On Wed, Apr 26, 2023 at 08:08:28AM -0700, Junio C Hamano wrote:

> Jeff King <peff@xxxxxxxx> writes:
> 
> > It sounds from your description that your test is running in a mode
> > where the client defaults to sha256 (though I'm not sure how, since we
> > explicitly document that GIT_DEFAULT_HASH should not affect clone), and
> > then you clone an empty sha256 repository via v0, expecting the result
> > to be sha256.
> 
> Thanks for coming up with an excellent guess that helped come up
> with a reproduction.
> 
> With Brian's patch a bit tweaked (attached below), the test does
> fail with the current 'master' and passes before the merge in
> question.  And the trace clearly shows that without being told
> anything about the object format via the capability, the client
> chooses to honor GIT_DEFAULT_HASH to initialize the new repository
> with sha256.

Ah, OK. The fact that we do respect GIT_DEFAULT_HASH there solves my
remaining confusion. And in retrospect it makes sense, because clone is
going to use the equivalent of "git init" under the hood. So we'll start
with _something_, and then adjust it based on what we read from the
other side. And that "something" respects GIT_DEFAULT_HASH.

Sort of a side note:

  This behavior is somewhat due to the fact that clone is implemented as
  "init, then fetch into the new repository". It could also conceptually
  be "talk to the remote, then init, then actually fetch". It never
  mattered before, but with options like object-format, the "init" step
  may be affected by things the remote said.

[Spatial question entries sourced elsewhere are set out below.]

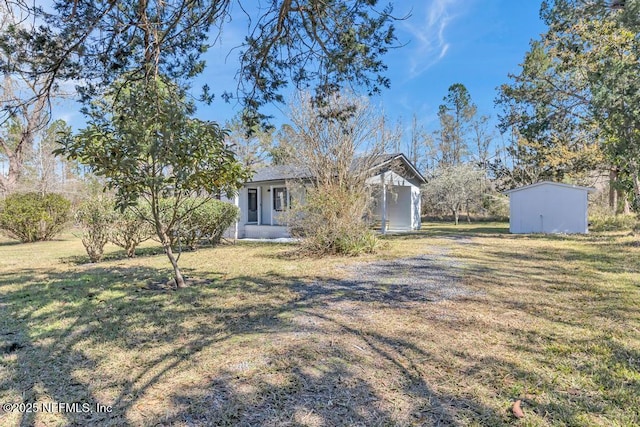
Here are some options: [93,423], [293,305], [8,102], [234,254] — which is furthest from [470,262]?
[8,102]

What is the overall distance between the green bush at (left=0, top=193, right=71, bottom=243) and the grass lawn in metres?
10.7

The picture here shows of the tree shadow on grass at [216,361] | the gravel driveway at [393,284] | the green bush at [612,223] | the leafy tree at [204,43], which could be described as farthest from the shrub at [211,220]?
the green bush at [612,223]

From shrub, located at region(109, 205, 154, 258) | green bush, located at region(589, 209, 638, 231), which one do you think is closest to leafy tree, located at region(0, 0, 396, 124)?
shrub, located at region(109, 205, 154, 258)

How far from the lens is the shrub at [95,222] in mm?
9008

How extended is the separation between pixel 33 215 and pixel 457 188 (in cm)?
2335

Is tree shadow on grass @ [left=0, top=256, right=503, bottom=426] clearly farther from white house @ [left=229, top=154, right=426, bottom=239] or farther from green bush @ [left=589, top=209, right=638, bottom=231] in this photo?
green bush @ [left=589, top=209, right=638, bottom=231]

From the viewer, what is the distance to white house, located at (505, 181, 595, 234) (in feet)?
52.6

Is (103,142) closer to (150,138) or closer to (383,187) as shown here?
(150,138)

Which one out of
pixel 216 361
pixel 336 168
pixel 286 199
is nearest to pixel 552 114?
pixel 336 168

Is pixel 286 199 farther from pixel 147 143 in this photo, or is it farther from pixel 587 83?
pixel 147 143

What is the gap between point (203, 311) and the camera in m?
4.57

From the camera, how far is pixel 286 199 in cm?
1702

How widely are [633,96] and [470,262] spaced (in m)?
5.66

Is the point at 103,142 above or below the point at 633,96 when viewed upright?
below
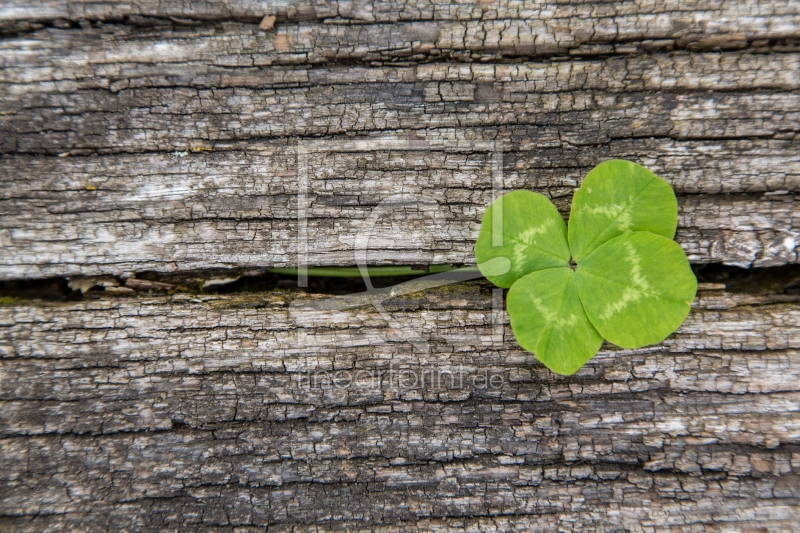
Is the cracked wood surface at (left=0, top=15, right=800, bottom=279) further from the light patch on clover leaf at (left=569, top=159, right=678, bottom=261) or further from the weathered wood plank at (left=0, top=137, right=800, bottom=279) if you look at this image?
the light patch on clover leaf at (left=569, top=159, right=678, bottom=261)

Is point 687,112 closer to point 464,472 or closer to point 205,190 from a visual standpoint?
point 464,472

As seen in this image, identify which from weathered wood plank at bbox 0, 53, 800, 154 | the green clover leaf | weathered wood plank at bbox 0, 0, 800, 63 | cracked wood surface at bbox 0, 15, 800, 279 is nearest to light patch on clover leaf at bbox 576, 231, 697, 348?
the green clover leaf

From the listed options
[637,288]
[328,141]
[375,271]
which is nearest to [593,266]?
[637,288]

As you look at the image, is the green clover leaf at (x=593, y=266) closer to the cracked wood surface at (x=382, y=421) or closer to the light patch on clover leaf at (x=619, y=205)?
the light patch on clover leaf at (x=619, y=205)

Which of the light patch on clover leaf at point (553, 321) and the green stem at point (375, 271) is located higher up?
the green stem at point (375, 271)

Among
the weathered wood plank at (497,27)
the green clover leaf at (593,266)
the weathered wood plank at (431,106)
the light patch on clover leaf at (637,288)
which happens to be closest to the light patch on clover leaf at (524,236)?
the green clover leaf at (593,266)

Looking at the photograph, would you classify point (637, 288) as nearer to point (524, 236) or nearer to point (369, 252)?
point (524, 236)

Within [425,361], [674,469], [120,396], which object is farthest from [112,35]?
[674,469]
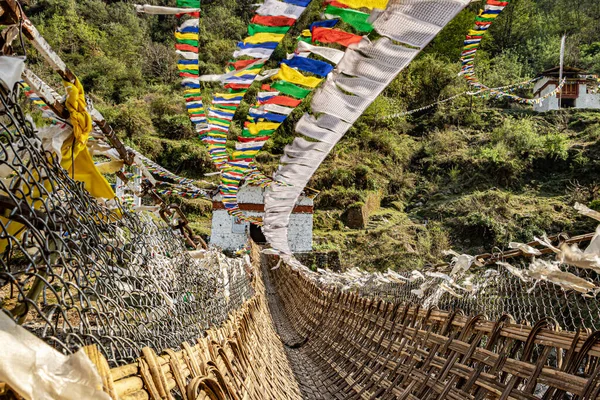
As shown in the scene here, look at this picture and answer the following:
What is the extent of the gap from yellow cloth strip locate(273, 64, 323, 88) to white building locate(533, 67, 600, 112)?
1145 inches

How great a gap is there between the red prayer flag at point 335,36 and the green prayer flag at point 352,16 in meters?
0.08

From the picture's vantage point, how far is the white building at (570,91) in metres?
27.5

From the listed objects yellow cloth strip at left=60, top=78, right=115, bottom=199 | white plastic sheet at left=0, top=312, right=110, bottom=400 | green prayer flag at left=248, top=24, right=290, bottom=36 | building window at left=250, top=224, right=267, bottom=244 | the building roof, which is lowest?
building window at left=250, top=224, right=267, bottom=244

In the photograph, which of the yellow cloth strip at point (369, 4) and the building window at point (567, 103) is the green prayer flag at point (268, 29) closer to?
the yellow cloth strip at point (369, 4)

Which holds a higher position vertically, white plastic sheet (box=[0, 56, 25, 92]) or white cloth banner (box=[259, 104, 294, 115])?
white cloth banner (box=[259, 104, 294, 115])

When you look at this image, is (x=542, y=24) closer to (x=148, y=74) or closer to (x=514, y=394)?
(x=148, y=74)

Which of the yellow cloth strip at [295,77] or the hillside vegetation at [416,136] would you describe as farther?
the hillside vegetation at [416,136]

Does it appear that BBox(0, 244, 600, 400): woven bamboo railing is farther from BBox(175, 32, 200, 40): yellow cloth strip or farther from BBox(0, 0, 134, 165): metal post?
BBox(175, 32, 200, 40): yellow cloth strip

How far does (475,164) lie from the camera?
24062mm

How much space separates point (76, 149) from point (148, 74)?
34.9m

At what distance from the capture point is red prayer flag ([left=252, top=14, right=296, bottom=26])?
2.68m

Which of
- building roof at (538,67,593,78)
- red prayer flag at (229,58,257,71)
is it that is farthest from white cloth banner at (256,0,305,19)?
building roof at (538,67,593,78)

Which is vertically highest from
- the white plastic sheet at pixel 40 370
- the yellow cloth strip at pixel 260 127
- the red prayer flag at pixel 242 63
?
the red prayer flag at pixel 242 63

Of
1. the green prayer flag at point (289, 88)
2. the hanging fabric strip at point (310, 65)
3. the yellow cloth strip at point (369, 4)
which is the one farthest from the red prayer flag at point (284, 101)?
the yellow cloth strip at point (369, 4)
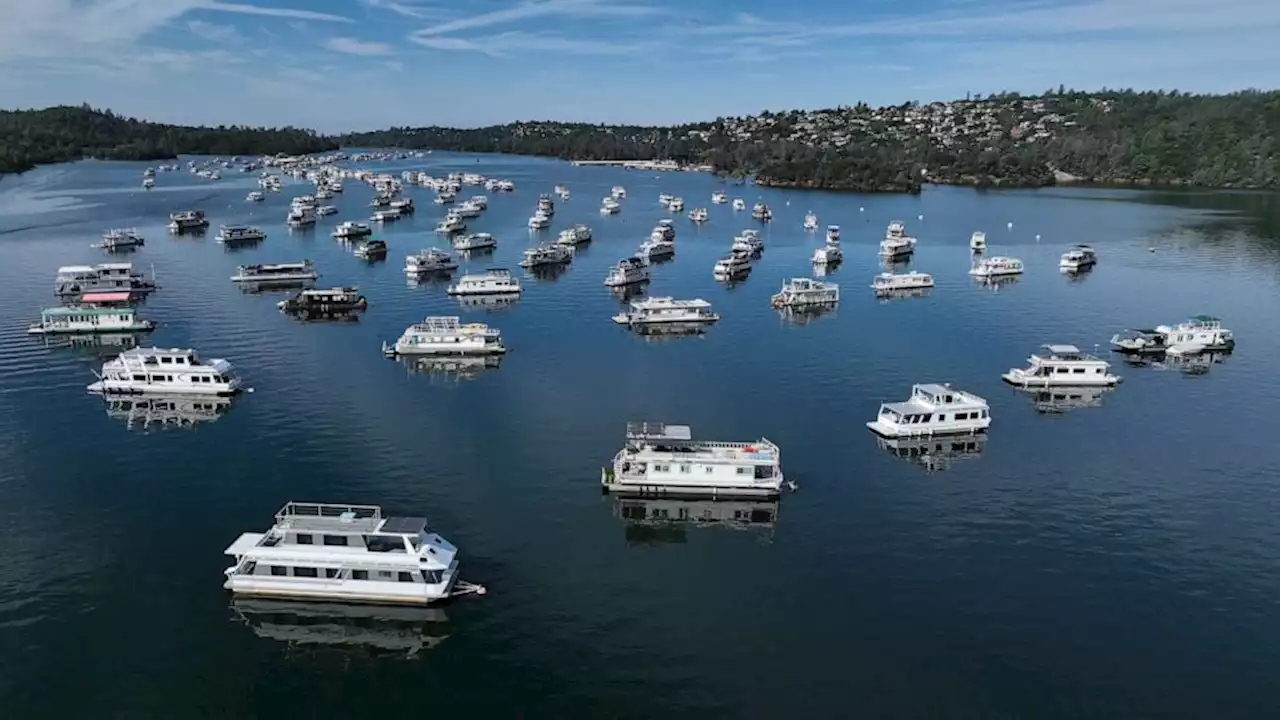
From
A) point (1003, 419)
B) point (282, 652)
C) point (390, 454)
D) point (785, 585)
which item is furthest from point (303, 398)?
point (1003, 419)

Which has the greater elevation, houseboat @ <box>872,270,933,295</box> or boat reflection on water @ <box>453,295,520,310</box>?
houseboat @ <box>872,270,933,295</box>

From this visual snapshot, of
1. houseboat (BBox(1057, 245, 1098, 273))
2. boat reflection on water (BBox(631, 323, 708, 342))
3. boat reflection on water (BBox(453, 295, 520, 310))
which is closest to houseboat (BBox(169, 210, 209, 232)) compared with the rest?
boat reflection on water (BBox(453, 295, 520, 310))

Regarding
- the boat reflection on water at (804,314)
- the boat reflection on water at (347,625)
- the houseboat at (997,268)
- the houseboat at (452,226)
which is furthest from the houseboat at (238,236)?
the boat reflection on water at (347,625)

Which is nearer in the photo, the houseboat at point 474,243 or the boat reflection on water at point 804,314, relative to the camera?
the boat reflection on water at point 804,314

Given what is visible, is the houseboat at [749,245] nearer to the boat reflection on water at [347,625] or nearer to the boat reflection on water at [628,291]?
the boat reflection on water at [628,291]

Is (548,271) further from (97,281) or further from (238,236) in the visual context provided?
(238,236)

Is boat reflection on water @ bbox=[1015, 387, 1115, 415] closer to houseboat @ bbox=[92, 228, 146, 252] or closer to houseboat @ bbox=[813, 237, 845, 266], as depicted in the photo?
houseboat @ bbox=[813, 237, 845, 266]

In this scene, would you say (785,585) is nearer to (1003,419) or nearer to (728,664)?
(728,664)

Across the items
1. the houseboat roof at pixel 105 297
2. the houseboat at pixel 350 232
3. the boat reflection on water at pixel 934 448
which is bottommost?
the boat reflection on water at pixel 934 448
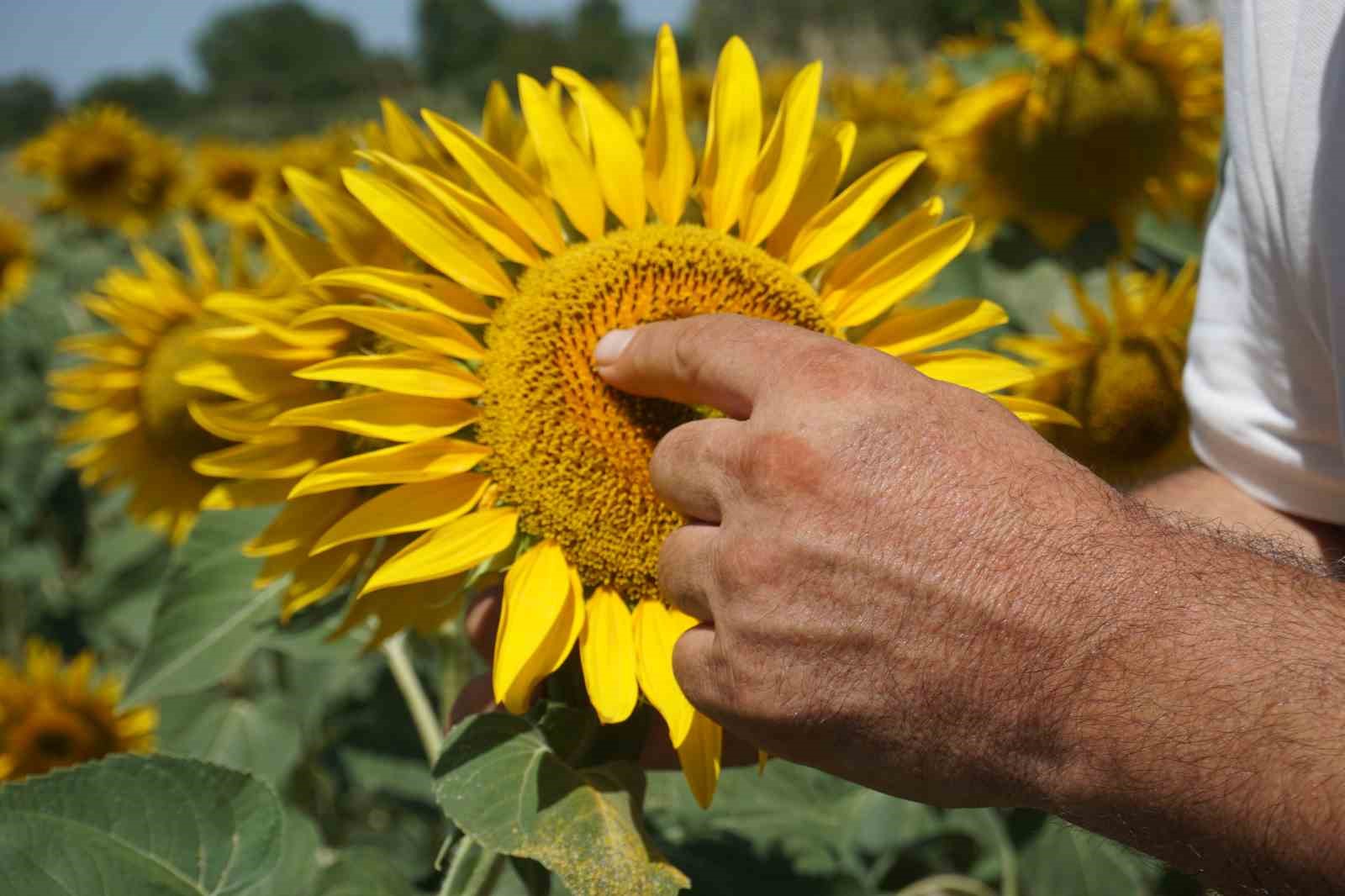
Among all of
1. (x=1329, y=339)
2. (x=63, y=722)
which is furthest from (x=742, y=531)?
(x=63, y=722)

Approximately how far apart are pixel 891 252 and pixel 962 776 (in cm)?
56

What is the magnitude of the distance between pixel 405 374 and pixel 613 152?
1.06ft

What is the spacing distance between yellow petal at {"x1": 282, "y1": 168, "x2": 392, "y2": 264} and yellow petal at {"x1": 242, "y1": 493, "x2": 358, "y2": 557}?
27cm

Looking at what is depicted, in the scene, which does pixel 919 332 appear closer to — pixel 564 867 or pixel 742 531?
pixel 742 531

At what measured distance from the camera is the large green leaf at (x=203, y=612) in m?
1.51

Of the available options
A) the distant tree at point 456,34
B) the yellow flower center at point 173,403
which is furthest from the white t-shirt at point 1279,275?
the distant tree at point 456,34

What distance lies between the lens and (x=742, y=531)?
102 cm

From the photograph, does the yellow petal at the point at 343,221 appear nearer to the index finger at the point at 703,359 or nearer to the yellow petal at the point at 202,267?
the index finger at the point at 703,359

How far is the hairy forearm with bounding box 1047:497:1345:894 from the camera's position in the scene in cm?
90

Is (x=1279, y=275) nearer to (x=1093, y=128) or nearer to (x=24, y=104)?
(x=1093, y=128)

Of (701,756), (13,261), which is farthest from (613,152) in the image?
(13,261)

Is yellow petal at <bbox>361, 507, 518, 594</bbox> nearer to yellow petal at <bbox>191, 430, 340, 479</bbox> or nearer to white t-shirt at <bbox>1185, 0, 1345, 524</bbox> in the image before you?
yellow petal at <bbox>191, 430, 340, 479</bbox>

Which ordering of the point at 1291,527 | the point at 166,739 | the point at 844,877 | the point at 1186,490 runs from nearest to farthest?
1. the point at 1291,527
2. the point at 1186,490
3. the point at 844,877
4. the point at 166,739

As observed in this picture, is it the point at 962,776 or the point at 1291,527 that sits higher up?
the point at 962,776
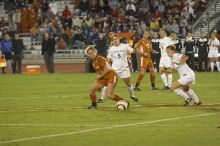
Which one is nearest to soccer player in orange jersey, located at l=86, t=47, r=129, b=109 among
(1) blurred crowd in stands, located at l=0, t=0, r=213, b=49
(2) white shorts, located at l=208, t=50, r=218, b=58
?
(2) white shorts, located at l=208, t=50, r=218, b=58

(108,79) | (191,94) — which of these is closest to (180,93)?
(191,94)

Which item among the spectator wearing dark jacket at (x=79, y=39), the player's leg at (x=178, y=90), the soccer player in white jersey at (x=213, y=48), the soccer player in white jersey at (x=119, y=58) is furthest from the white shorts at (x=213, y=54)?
the player's leg at (x=178, y=90)

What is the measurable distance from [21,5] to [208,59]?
568 inches

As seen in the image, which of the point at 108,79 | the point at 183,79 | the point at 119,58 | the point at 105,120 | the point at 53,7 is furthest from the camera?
the point at 53,7

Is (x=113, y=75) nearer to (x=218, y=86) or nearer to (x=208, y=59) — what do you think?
(x=218, y=86)

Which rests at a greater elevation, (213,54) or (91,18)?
(91,18)

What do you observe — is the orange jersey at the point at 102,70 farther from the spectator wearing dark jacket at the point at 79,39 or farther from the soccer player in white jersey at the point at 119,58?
the spectator wearing dark jacket at the point at 79,39

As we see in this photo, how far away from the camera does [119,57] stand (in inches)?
898

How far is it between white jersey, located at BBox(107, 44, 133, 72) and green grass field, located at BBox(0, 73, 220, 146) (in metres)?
1.21

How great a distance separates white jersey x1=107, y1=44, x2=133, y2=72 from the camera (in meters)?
22.7

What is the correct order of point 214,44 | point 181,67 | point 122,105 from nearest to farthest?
point 122,105, point 181,67, point 214,44

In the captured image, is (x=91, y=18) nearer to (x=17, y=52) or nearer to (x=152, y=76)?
(x=17, y=52)

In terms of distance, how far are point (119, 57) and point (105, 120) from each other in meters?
5.65

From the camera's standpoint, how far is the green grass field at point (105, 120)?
14414 millimetres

  So in our world, clone has to "fix up" parts of the repository that
  were initialized by tweaking the object-format config of the live
  repo. In a world where the very first thing it did was talk to the
  remote, then it would pass the option along to init in the first
  place.

  It's probably not worth trying to re-architect clone, though (not just
  in terms of work, but who knows what other subtle assumptions are
  baked into the current ordering). And it's not like it _solves_ this
  issue. It just might have made finding it a little less confusing.

> [Footnote]
> 
> * ... but I think it was misguided.  What it says there is this:
> 
>     And we also don't want to initialize the repository as SHA-1
>     initially, since that means if we're cloning an empty
>     repository, we'll have failed to honor the GIT_DEFAULT_HASH
>     variable and will end up with a SHA-1 repository, not a SHA-256
>     repository.
> 
> If this were "When we're cloning an empty repository, we'd have
> failed to honor the object format the other side has chosen and will
> end up with a SHA-1 repository, not a SHA-256 repository.", then it
> is very much in line with the reality before the patch under
> discussion and also in line with the official stance that "clone"
> should not honor GIT_DEFAULT_HASH.
> 
> Where the original description breaks down is when the other side is
> SHA-1 and this side has GIT_DEFAULT_HASH set to SHA-256.  If we
> honored the variable, we'd create a SHA-256 repository that will
> talk to SHA-1 repository before the rest of the system is ready.

Exactly. We are (and always have been) wrong 50% of the time in an empty
repo for v0. Your recent patch fixed v2 in an empty repo, but in doing
so flipped which halves of v0 were wrong.

-Peff